Raw, aggressive, vicious, and mean, Colin Croft was the most unpredictable and unorthodox of the much-feared West Indian fast bowlers of the 1970s. Indeed, he was so ruthless that they said he would not hesitate to bounce his own grandmother.
Croft ran in from an unusual angle. For a while he remained invisible to the poor batsman, for he ran in from behind the umpire. He revealed himself moments before the release with a last-moment movement towards his left. He used the crease to great impact, and his action meant that he could angle the ball into the batsman. His huge frame, muscular shoulders, and chest-on action all contributed to his ferocious pace; the numbers told the story.
Croft’s 125 Test wickets came at 23.30, next to only Malcolm Marshall, Joel Garner, and Curtly Ambrose among West Indians with a 100-wicket cut-off. His strike rate of 49.3 was next to only Marshall’s 46.7. In ODIs his 30 wickets came at 20.67 and an economy of 3.47. At First-Class level, mostly for Guyana and Lancashire, his 428 wickets came at 25.

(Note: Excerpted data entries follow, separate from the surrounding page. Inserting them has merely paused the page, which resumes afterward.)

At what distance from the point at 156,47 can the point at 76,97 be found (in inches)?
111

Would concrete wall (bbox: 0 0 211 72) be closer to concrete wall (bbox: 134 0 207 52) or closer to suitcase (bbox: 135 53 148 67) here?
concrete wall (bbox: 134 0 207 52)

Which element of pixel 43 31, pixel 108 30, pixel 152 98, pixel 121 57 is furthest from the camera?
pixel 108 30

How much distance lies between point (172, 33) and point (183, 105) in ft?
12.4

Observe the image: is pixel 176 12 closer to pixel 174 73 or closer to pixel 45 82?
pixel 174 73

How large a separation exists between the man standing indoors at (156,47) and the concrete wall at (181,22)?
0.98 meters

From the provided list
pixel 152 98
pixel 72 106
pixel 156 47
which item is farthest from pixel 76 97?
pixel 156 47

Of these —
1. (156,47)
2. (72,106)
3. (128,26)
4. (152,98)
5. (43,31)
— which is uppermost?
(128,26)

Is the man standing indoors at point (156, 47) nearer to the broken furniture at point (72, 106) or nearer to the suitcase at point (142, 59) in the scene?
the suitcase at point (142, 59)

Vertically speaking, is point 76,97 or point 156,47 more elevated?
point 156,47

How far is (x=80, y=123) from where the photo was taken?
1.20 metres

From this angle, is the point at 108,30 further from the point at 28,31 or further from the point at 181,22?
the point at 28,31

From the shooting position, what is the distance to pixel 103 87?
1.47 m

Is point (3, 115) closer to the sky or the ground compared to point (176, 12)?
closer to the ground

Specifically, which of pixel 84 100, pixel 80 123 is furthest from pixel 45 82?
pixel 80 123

Croft made his Test debut alongside Joel Garner, and claimed 8 for 29 (still the best figures by a West Indian fast bowlers) in his second Test, against Pakistan at Port-of-Spain. He finished the series with 33 wickets at 20. A year later he took 4 for 15 and 4 for 47 in consecutive innings against Australia. He played a major part in the 1979 World Cup, with 8 wickets at 17.50 and conceding 3.08 an over. And later that year his 16 wickets at 24 helped West Indies win a series in Australia.
However, there were problems in New Zealand in the second leg of that tour. Unhappy with a decision, Croft peppered Richard Hadlee with bouncers, knocked the bails off at the non-striker’s end, and infamously shoulder-barged umpire Fred Goodall. Croft later denied allegations of the blow being deliberate.

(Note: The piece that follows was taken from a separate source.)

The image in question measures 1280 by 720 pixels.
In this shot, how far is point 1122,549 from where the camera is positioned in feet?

There was a spectacular show in an ODI at Kingstown: West Indies had been bowled out for 127, but Croft, with 9-4-15-6 (10 of which came in one over), pulled off a 2-run win.

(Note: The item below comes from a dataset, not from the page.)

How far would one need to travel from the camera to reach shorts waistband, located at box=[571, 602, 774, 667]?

Unfortunately, he ended his career shortly afterwards when he left for South Africa on rebel tours. He never regretted, and famously said “I guess money is everybody’s God.”
Despite being kicked out of a Whites-only train compartment at Cape Town, Croft firmly believed that sport could help solve the Apartheid situation. When Croft returned to South Africa 15 years later, Raymond Roos (the man) and Willie van Zyl (the train conductor) apologised to him profusely.
An aspiring academic in his younger days, Croft qualified as a pilot and taught mathematics in a Berkshire school. He was one of the regular online cricket columnists in the 20th century, and was a part of the Test Match Special, team, where his commentary used to be as no-nonsense and matter-of-fact as his bowling.